• RECORDED INFORMATION
►
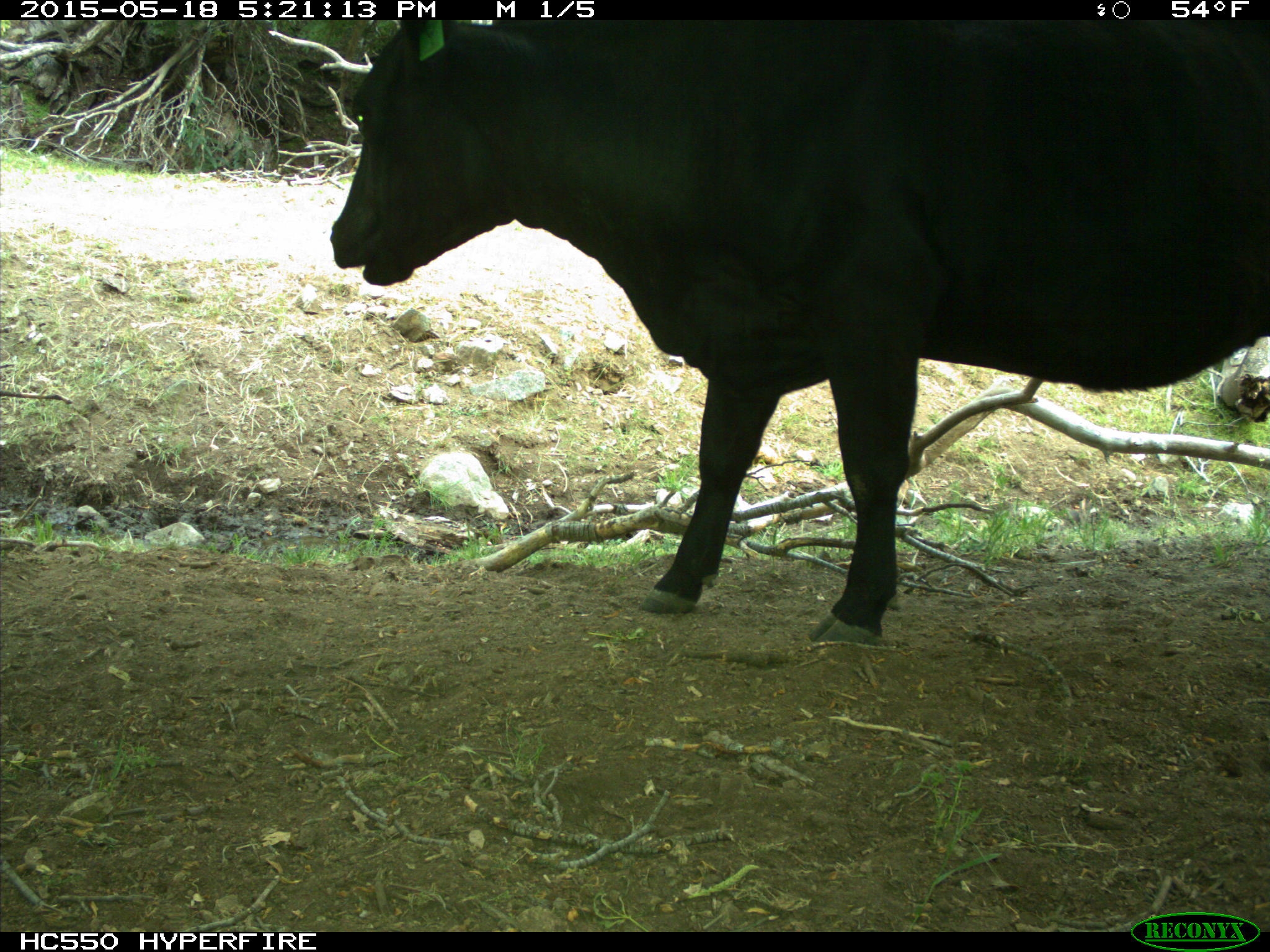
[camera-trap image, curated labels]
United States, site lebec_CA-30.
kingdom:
◄
• WHAT YOU SHOULD DO
With the pictures removed, set down every line of the listing above exactly.

• SOLUTION TO THIS PROBLEM
[camera-trap image, curated labels]
United States, site lebec_CA-30.
kingdom:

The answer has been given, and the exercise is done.